WW2 is said to be the deadliest conflict so far in human history. The Second World War happened during the year of 1939 and 1945. The majority of the world’s countries where involved in the battle, involving over 100 million people. This threw the world completely, turning everything upside down and into chaos. This war also included the Holocaust, which relates to the German occupation that happened in the channel island, along with the rest of the world. World War Two ended up changing political alignment and global social structure as certain countries began to gain more power than others and felt they could control.
The Germans were clever about their approach to the Channel Islands, as before it began, they sent the German soldiers over in planes, where they began to machine gun and drop bombs onto the island. Two days later they invaded the Channel Islands, they were sent across the French coast and began attacking from the harbour located in St Helier on the 28th of June, along with this on the same day aircraft where arriving and landing nearby to La Rocque Harbour. From the moment the Germans landed and entered they had already killed 9 people.
The following words are from a man called Ralph Mollet and what he saw when the German’s began to invade Jersey Channel Islands – ‘Before this all even happened, two days prior the attack German planes has been flying over the Channel Islands, machine gunning which killed a man on his doorstep. Two bombs where then dropped by Mount Bingham also killing people who where nearby. They set many boats on fire along with Fort Regent’
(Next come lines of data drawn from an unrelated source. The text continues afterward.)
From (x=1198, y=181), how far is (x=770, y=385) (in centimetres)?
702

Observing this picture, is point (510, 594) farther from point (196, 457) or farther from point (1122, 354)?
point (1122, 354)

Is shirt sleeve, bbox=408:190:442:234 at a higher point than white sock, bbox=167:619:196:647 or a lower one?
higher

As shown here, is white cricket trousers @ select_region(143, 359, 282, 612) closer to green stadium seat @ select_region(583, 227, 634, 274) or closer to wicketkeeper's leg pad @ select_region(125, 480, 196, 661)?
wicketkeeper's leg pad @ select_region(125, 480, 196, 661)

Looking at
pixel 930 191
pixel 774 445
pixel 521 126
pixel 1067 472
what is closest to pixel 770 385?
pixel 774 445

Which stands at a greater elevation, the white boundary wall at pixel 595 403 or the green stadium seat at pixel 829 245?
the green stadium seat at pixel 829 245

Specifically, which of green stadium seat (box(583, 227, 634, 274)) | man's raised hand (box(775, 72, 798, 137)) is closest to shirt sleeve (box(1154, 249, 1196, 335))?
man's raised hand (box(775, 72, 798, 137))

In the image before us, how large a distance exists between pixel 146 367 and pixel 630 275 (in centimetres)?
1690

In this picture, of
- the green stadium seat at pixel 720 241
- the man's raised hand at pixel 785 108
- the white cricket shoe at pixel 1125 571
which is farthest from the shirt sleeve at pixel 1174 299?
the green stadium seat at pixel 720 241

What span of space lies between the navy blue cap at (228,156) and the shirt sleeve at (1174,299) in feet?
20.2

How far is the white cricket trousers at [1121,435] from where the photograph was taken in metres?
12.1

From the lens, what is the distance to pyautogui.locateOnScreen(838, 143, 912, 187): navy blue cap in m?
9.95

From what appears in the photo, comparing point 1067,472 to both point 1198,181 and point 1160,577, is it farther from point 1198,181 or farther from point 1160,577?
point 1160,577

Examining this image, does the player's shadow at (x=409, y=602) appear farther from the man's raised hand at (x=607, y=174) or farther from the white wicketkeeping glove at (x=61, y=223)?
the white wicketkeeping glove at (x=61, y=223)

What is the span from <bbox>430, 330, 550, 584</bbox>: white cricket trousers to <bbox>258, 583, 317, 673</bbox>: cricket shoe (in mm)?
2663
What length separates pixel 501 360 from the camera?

The German occupation of the Channel Islands lasted for most of the Second World War, where during this period, thousands of islanders were evacuated from their homes to the main land to find safer places, whilst the man stayed to fight against the Germans and protect their island. Until the 9th May 1945 where the Channel Islands became liberated and shoulders where welcomed home by the Jersey community, as crowds gathered in the town centre.